>> START Provided data
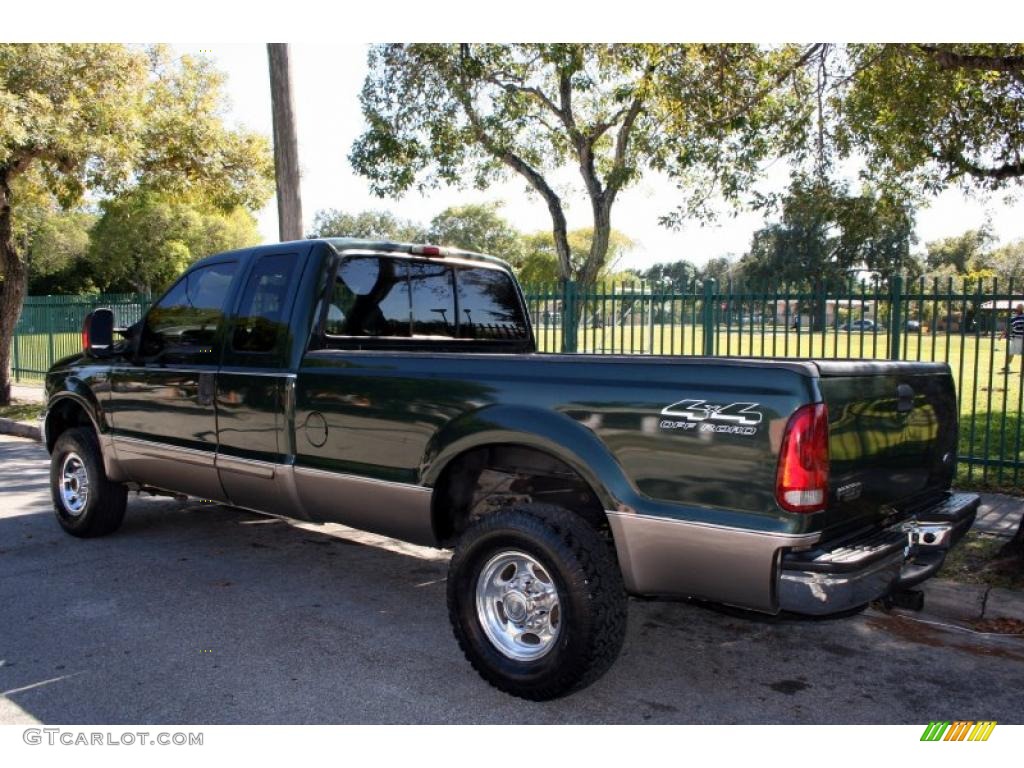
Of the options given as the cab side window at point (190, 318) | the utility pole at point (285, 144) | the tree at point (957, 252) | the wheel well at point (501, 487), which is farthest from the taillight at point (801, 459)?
the tree at point (957, 252)

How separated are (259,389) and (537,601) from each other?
83.7 inches

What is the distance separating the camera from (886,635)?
468cm

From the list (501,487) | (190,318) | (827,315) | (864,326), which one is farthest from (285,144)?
(501,487)

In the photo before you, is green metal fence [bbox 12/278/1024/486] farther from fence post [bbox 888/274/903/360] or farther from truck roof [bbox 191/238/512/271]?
truck roof [bbox 191/238/512/271]

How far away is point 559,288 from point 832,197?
380 cm

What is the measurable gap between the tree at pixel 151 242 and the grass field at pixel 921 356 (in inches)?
1181

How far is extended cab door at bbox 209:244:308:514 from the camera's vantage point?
485 cm

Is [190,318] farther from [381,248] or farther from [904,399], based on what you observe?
[904,399]

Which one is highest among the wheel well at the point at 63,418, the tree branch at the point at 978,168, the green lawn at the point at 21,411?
the tree branch at the point at 978,168

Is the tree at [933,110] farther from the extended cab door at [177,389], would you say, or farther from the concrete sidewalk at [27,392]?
the concrete sidewalk at [27,392]

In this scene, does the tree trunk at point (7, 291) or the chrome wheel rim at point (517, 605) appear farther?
the tree trunk at point (7, 291)

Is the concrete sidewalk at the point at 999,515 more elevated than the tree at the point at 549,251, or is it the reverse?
the tree at the point at 549,251
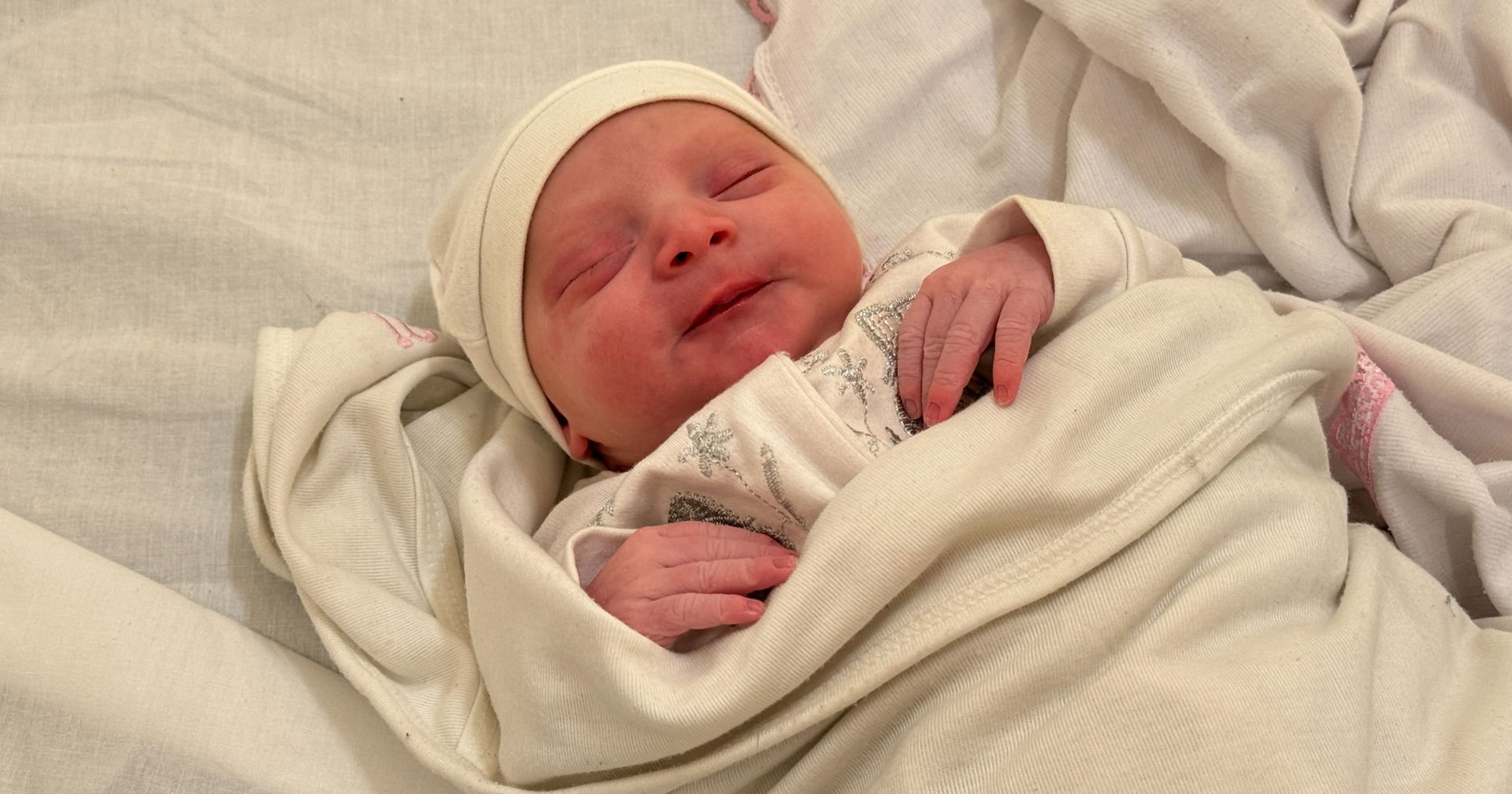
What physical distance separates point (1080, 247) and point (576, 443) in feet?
1.87

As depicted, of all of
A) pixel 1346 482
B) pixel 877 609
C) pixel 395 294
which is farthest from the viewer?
pixel 395 294

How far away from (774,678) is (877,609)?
99 millimetres

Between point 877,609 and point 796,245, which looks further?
point 796,245

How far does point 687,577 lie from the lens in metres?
0.94

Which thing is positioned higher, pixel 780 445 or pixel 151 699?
pixel 780 445

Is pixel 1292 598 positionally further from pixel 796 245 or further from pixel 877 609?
pixel 796 245

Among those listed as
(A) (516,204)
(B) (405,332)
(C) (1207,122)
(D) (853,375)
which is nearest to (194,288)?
(B) (405,332)

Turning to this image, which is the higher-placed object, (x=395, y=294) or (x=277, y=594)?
(x=395, y=294)

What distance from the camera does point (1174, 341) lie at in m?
0.96

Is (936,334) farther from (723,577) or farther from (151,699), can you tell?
(151,699)

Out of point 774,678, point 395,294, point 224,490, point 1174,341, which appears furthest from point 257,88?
point 1174,341

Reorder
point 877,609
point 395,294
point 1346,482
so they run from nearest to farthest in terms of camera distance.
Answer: point 877,609 < point 1346,482 < point 395,294

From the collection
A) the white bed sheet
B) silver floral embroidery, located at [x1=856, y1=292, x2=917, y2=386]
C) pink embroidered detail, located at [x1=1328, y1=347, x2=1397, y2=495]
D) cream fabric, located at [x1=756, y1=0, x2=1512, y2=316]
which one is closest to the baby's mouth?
silver floral embroidery, located at [x1=856, y1=292, x2=917, y2=386]

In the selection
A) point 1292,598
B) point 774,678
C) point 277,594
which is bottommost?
point 277,594
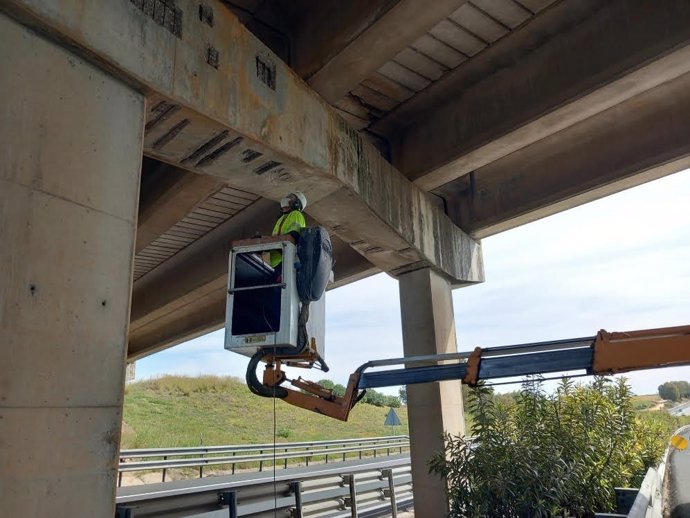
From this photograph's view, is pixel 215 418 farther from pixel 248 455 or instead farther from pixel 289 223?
pixel 289 223

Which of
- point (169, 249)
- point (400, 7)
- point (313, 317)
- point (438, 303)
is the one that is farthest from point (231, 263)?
point (169, 249)

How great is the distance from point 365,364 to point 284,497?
115 inches

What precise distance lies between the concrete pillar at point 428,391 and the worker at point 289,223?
13.6 ft

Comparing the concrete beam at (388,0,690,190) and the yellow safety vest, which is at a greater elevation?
the concrete beam at (388,0,690,190)

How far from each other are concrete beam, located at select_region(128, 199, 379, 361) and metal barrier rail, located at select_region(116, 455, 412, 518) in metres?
4.77

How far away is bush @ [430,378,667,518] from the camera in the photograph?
5523 millimetres

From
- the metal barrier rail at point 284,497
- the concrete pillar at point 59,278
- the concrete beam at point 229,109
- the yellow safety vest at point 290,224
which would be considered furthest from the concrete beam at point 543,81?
the concrete pillar at point 59,278

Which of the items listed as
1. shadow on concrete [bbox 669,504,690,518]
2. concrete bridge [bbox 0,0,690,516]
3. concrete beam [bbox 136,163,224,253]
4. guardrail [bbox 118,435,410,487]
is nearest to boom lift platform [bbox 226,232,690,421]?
concrete bridge [bbox 0,0,690,516]

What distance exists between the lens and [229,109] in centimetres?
510

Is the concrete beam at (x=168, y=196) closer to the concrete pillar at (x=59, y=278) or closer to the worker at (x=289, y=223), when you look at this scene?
the worker at (x=289, y=223)

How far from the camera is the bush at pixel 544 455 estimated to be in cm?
552

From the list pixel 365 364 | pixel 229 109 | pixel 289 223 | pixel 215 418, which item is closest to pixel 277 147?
pixel 229 109

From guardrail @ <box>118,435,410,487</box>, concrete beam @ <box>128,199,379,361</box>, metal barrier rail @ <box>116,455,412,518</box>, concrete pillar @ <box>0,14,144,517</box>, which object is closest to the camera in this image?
concrete pillar @ <box>0,14,144,517</box>

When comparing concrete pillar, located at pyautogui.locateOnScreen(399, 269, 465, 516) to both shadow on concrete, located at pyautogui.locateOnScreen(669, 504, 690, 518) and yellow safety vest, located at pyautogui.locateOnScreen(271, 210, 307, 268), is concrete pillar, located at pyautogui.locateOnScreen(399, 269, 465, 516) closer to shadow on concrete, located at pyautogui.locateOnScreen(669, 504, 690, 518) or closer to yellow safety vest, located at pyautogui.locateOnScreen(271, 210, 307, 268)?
shadow on concrete, located at pyautogui.locateOnScreen(669, 504, 690, 518)
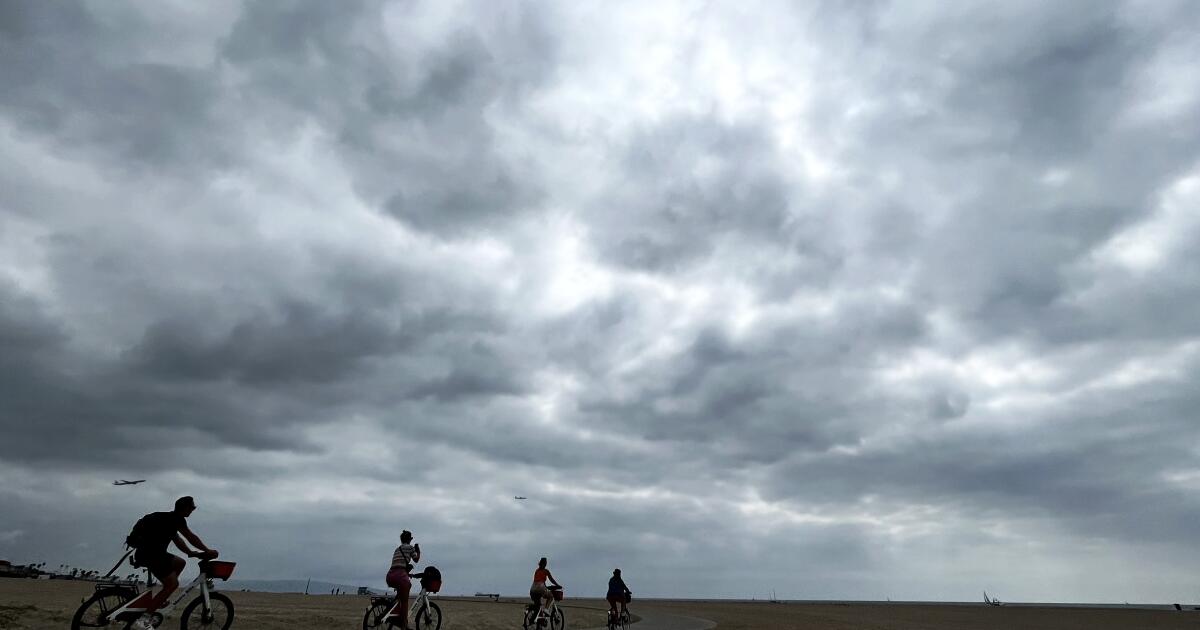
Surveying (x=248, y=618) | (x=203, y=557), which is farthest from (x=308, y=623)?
(x=203, y=557)

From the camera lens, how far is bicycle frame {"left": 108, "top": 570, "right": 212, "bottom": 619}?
12.9 m

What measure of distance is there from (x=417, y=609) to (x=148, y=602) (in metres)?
6.96

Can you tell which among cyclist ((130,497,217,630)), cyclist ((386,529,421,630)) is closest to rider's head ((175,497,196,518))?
cyclist ((130,497,217,630))

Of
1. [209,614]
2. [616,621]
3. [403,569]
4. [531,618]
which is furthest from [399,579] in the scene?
[616,621]

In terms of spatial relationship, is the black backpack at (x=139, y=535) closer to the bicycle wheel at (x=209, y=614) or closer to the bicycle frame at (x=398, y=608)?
the bicycle wheel at (x=209, y=614)

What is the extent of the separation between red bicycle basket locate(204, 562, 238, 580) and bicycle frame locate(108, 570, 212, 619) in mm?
101

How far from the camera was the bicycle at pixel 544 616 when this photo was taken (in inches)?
923

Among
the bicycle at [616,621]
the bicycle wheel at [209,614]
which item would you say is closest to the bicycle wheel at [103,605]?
the bicycle wheel at [209,614]

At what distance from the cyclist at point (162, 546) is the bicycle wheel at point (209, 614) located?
31.9 inches

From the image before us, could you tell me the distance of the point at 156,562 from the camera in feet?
44.0

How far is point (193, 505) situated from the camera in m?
13.9

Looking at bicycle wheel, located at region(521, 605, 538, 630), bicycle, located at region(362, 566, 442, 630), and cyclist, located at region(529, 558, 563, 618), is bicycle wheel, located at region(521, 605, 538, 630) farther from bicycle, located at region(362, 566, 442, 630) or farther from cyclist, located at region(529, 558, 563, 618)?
bicycle, located at region(362, 566, 442, 630)

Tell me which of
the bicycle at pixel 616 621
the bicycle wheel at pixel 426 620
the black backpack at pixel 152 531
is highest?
the black backpack at pixel 152 531

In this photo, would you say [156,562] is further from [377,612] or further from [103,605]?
[377,612]
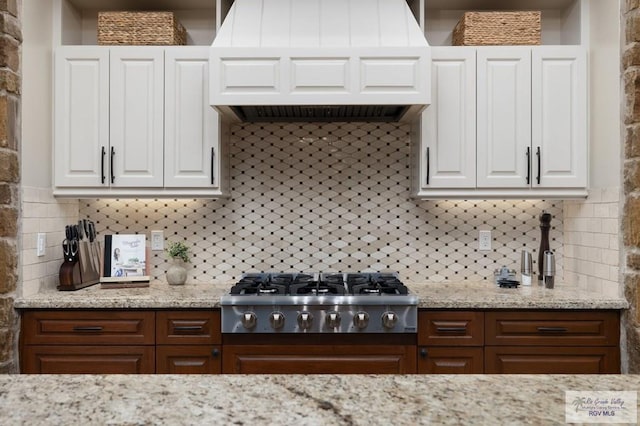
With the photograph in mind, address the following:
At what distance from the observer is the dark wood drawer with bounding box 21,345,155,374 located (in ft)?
8.27

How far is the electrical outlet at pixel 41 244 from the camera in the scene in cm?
270

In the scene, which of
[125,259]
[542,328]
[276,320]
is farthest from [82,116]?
[542,328]

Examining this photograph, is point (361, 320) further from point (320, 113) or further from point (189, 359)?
point (320, 113)

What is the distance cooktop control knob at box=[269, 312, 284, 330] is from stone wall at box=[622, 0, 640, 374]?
180cm

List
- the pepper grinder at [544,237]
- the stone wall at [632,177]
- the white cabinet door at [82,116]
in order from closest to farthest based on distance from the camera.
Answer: the stone wall at [632,177] → the white cabinet door at [82,116] → the pepper grinder at [544,237]

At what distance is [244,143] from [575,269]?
2.28m

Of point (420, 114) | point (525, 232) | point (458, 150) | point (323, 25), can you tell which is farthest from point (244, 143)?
point (525, 232)

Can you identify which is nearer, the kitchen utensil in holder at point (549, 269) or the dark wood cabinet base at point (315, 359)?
the dark wood cabinet base at point (315, 359)

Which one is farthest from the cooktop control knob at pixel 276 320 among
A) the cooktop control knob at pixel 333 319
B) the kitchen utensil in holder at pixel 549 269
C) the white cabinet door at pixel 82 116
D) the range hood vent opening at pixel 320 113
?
the kitchen utensil in holder at pixel 549 269

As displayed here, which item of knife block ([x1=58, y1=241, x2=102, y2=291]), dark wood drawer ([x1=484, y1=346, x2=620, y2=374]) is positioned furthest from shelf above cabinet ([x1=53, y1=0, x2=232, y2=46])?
dark wood drawer ([x1=484, y1=346, x2=620, y2=374])

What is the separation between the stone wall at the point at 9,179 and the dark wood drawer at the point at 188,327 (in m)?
0.77

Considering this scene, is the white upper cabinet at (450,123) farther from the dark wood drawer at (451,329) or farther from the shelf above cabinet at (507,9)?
the dark wood drawer at (451,329)

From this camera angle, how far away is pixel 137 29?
112 inches

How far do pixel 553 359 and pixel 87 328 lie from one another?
2.47 metres
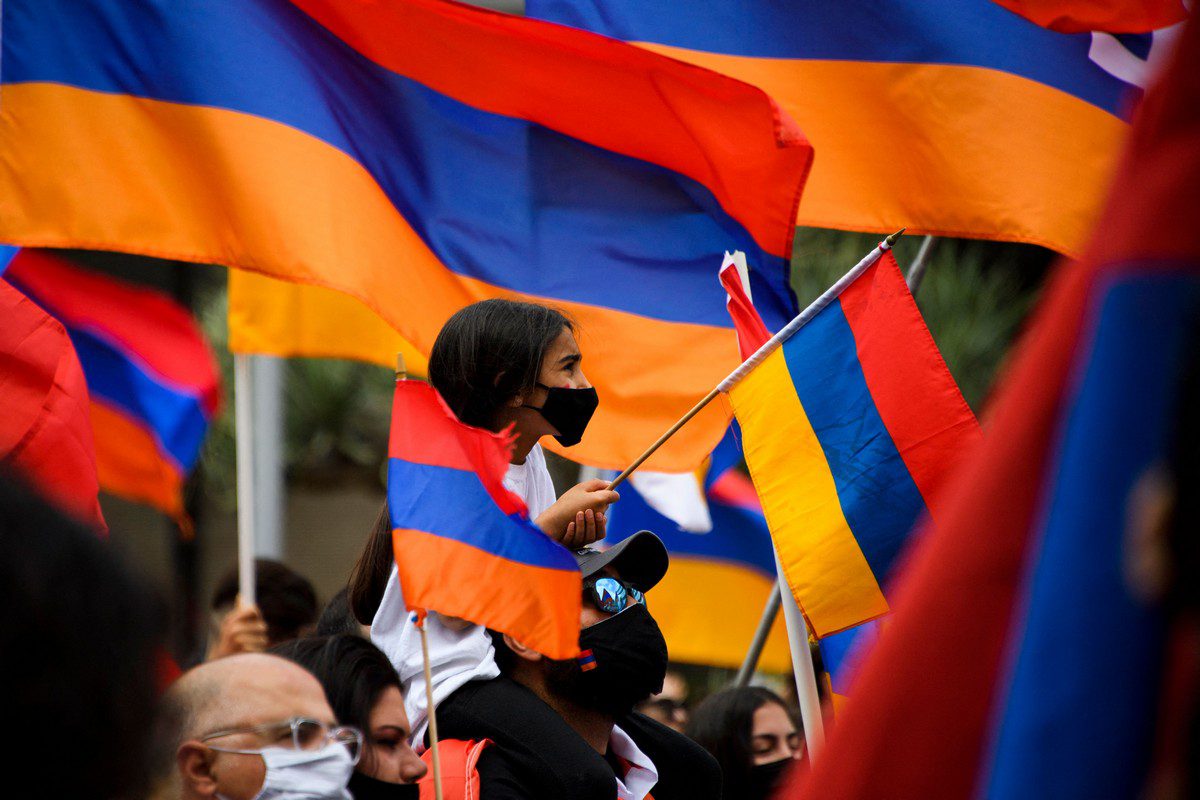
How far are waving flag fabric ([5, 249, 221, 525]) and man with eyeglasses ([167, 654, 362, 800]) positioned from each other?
325 centimetres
>> END Provided data
▶ [Requirement] Rewrite the entries between the line holding "Is pixel 1292" and the line holding "Answer: point 877,609", inclusive, with "Reorder" replaced by "Arrange" and everything else unchanged.

▶ [Reply]
Is pixel 1292 598 positionally further from pixel 796 245 or further from pixel 877 609?
pixel 796 245

Among those listed as
(A) (516,204)
(B) (405,332)
(C) (1207,122)
(D) (853,375)
which is nearest to (194,288)?
(B) (405,332)

Turning to this image, which is the higher-placed object, (x=395, y=294) or (x=277, y=594)?
(x=395, y=294)

What distance from the camera does point (1174, 341) lie at in m?
0.96

Is (936,334) farther from (723,577) or farther from (151,699), can you tell?
(151,699)

Out of point 774,678, point 395,294, point 224,490, point 1174,341, which appears furthest from point 257,88?
point 1174,341

Arrange
point 877,609
point 395,294
point 1346,482
so they run from nearest to farthest in terms of camera distance.
Answer: point 877,609 < point 1346,482 < point 395,294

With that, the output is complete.